Prospective longitudinal study.


Children (<16 years) undergoing surgery for cholesteatoma (58 ears) between 1999 and 2013.




District general hospital.

Main Outcome Measures

(1) Residual, recurrence, and recidivist cholesteatoma rates at 5 years post-surgery; (2) postoperative hearing; (3) postoperative waterproofing of the ear; (4) number of subsequent ear surgery required.
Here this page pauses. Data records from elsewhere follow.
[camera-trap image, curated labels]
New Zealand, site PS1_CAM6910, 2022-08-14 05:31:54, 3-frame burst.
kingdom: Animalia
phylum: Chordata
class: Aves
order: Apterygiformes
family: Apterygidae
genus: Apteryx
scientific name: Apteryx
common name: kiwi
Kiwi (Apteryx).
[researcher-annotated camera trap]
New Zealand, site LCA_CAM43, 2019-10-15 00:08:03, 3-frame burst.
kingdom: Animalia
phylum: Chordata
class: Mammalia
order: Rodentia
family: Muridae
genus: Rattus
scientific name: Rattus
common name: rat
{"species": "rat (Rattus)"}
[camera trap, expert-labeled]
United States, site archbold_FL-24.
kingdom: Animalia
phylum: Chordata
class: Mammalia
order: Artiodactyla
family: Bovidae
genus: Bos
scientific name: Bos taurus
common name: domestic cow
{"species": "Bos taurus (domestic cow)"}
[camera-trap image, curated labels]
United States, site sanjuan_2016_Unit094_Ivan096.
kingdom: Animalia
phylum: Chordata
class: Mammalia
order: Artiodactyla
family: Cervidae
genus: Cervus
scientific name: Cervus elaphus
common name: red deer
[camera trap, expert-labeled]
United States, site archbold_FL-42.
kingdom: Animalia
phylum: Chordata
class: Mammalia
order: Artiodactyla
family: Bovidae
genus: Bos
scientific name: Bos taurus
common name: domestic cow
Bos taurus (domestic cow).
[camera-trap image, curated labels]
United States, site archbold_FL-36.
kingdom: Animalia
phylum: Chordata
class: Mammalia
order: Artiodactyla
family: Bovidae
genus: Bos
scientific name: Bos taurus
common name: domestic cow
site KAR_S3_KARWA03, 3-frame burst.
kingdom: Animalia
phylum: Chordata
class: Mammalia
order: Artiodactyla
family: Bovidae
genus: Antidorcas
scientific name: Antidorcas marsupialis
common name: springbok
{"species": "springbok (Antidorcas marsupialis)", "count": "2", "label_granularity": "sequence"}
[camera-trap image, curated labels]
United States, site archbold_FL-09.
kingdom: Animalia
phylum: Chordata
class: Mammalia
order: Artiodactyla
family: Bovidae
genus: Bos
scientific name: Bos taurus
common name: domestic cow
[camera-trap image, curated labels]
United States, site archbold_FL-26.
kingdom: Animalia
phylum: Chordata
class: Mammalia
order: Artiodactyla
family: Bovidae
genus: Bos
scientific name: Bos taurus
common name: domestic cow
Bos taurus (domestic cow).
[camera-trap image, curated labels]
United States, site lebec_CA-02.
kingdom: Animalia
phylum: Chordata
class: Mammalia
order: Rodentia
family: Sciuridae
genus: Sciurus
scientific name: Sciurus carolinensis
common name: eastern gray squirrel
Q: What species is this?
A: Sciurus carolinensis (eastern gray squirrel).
Fifty-five children (58 ears) contributed to the study. At 5 years, 16 of 58 (27.6%) had been lost to follow-up. Using Kaplan-Meier survival analysis, the residual rate after 5 years was 9.9% (95% CI: 3.8–24.4%), representing four residual cholesteatomas, and there were no recurrences detected. Using a cross-sectional analysis at 12 months of follow-up, the otorrhea risk was 0% and the risk of definitive waterproofing was 94.8%. There was a re-operation risk of 17.2% within 5 years which included second-stage ossiculoplasty. Regarding hearing, of the data available (n = 16), 10 children (62.5%) maintained their hearing (change between −10 and =10 dB), 2 (12.5%) had hearing gain (>10 dB), and 4 children (25%) had hearing reduction at 12 months postoperation. Four of 16 children (25%) had a postoperative hearing level of 30 dB or lower.


The use of a CWD approach with obliteration of the mastoid cavity to surgically treat extensive cholesteatoma in children results in a low recurrence rate and high rate of a trouble-free ear in the long term.